** start DATASET RECORDS **
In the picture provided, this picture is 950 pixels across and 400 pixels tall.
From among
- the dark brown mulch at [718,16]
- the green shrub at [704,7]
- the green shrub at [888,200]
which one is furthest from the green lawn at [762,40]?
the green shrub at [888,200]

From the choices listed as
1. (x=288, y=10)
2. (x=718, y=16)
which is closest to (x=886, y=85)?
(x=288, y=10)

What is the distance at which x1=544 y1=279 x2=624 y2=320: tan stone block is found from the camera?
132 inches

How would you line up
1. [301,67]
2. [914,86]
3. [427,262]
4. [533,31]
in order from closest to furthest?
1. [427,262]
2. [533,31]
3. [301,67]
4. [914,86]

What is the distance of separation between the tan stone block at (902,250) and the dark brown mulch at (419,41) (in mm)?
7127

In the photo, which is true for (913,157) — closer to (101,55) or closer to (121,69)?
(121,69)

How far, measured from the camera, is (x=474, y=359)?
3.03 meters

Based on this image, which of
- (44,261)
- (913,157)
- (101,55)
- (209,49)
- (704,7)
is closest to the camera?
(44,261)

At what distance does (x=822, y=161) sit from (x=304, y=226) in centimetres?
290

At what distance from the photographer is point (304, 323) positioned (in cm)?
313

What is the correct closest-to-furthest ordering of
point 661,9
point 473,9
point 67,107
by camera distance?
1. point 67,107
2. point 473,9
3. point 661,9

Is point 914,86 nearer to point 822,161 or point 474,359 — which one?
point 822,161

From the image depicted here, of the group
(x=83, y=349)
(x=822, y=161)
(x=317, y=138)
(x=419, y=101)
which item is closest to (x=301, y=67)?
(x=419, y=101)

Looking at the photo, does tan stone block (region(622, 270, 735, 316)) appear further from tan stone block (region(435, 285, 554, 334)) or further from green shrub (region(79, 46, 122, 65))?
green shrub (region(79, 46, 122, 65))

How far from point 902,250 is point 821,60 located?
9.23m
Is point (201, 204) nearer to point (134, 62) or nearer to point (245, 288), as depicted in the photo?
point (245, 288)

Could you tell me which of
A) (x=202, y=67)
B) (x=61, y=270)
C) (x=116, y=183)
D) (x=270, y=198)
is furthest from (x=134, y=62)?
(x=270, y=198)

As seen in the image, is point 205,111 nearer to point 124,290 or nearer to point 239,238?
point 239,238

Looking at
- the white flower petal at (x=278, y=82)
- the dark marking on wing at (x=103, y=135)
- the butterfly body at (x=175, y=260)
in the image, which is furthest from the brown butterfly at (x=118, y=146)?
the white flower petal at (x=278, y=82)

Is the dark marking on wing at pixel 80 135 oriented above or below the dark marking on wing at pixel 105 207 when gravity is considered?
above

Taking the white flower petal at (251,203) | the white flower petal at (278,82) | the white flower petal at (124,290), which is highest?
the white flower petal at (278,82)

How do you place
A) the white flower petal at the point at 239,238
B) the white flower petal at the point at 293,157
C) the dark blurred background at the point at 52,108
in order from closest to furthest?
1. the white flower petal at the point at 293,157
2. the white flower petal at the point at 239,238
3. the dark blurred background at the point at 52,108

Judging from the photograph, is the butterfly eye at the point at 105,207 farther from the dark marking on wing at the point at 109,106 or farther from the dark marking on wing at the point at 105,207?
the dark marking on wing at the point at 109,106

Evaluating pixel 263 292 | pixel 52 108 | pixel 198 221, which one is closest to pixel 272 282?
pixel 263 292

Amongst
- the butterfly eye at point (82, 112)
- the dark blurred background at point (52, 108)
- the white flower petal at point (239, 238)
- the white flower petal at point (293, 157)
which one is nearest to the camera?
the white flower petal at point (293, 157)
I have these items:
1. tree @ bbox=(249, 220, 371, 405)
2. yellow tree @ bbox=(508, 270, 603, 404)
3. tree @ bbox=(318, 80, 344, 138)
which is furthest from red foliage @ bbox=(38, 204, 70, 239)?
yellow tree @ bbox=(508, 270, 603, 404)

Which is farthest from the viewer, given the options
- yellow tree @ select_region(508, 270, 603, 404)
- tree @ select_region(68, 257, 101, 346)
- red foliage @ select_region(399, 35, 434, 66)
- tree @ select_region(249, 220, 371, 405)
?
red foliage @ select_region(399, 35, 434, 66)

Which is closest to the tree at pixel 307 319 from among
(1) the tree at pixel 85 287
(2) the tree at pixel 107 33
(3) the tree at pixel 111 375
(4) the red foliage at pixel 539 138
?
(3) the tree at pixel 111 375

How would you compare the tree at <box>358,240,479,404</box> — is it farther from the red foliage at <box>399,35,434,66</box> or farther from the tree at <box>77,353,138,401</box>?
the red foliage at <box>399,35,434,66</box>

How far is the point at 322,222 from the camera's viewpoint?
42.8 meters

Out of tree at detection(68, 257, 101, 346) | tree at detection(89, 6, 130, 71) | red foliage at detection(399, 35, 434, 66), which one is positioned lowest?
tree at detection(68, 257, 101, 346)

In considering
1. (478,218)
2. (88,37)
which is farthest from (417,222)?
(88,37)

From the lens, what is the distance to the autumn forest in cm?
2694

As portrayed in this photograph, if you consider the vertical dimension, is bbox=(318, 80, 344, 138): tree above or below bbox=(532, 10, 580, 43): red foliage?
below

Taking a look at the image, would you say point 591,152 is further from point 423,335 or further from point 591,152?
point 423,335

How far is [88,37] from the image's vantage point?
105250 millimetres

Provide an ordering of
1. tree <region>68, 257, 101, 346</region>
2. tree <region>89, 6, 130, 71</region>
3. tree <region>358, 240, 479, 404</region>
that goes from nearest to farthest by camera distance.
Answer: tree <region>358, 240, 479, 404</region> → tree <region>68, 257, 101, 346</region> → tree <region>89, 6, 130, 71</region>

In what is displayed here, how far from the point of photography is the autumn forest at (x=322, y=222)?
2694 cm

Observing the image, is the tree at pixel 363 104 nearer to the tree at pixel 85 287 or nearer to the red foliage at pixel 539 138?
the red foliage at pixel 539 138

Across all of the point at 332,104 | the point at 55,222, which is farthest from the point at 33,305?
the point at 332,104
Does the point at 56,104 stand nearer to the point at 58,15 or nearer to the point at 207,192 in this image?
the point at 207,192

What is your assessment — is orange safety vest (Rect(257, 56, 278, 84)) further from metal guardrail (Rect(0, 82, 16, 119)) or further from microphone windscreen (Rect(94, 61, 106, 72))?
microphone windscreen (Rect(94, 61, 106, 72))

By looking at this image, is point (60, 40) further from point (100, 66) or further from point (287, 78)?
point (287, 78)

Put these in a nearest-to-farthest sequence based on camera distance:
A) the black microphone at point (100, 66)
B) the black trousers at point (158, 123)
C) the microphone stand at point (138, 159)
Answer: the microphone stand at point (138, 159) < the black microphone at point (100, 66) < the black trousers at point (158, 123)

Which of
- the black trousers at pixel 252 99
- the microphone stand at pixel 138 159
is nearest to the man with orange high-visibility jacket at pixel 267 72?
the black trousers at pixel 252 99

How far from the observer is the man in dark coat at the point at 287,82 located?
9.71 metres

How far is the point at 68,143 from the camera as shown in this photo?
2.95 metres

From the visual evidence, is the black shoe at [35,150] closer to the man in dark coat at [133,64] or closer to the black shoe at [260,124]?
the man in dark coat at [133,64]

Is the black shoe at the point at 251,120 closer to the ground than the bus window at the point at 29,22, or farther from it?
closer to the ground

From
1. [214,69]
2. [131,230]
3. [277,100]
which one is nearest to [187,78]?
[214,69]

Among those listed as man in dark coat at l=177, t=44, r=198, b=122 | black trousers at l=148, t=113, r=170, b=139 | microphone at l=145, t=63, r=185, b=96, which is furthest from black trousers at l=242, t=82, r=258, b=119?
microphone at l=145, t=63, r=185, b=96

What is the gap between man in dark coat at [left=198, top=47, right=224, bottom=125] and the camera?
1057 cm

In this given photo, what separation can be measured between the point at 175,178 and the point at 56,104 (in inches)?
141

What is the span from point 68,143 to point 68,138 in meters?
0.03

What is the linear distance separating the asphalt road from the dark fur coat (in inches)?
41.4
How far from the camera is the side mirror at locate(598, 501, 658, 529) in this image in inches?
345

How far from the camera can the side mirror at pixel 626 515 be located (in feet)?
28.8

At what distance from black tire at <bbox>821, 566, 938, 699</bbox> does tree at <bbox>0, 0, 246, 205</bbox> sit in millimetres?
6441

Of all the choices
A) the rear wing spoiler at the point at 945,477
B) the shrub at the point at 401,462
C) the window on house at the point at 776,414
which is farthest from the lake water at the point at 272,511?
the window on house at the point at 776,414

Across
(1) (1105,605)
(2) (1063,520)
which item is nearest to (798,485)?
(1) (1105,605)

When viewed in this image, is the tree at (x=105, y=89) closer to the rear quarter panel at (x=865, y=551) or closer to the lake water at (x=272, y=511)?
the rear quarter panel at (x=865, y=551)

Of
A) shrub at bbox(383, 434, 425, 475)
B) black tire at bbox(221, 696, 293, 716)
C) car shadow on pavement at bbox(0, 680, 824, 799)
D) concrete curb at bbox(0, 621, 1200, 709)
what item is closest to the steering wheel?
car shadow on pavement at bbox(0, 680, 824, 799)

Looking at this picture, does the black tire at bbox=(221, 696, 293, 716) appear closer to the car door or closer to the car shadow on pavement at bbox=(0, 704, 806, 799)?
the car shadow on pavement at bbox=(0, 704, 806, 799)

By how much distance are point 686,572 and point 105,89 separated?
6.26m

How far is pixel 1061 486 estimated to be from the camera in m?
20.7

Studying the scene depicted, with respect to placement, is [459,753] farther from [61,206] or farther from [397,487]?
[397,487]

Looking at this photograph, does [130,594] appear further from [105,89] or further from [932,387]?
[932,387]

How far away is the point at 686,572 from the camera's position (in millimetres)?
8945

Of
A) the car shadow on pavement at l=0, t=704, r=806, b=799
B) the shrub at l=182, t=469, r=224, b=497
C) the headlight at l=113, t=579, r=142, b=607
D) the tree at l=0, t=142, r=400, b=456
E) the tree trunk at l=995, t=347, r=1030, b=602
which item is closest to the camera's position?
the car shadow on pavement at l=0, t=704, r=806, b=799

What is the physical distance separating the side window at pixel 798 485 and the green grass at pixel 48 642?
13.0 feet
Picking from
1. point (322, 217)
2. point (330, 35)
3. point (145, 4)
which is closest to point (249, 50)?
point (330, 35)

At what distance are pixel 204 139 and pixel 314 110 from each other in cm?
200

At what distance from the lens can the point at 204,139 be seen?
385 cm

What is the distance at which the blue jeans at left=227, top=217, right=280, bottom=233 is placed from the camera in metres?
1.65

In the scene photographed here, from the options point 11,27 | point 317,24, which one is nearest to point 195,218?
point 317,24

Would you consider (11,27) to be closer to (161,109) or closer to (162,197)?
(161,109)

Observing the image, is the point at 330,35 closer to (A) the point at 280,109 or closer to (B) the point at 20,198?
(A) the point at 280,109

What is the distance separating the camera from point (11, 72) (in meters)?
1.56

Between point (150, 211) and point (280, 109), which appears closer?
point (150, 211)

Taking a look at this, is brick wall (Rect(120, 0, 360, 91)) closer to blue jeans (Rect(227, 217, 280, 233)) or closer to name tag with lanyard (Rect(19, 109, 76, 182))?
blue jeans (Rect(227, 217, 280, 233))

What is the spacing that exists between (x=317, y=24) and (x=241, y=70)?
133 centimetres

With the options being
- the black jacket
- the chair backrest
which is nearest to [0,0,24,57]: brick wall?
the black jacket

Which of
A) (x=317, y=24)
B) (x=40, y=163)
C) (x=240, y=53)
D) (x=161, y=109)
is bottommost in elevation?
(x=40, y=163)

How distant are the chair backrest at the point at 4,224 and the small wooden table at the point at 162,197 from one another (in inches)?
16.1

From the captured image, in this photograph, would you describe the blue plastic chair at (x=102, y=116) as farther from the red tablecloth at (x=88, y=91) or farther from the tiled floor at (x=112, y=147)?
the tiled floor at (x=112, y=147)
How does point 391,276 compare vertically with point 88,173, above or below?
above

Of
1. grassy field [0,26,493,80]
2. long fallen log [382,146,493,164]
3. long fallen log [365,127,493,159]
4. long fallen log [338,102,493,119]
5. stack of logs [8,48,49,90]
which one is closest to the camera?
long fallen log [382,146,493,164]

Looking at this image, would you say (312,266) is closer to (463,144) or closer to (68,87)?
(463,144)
** end DATASET RECORDS **
▶ _WHAT THE TASK REQUIRES_
Output the material from the line with "As portrayed in" to the line with "105250 millimetres" without any changes.

▶ _THE SOLUTION_
As portrayed in this photograph, if you consider the vertical dimension, is bbox=(318, 80, 344, 138): tree above or below bbox=(532, 10, 580, 43): red foliage?
below

Taking a look at the image, would you say point 591,152 is further from point 423,335 or further from point 591,152?
point 423,335

How far is [88,37] from the image's vantage point?
105250 millimetres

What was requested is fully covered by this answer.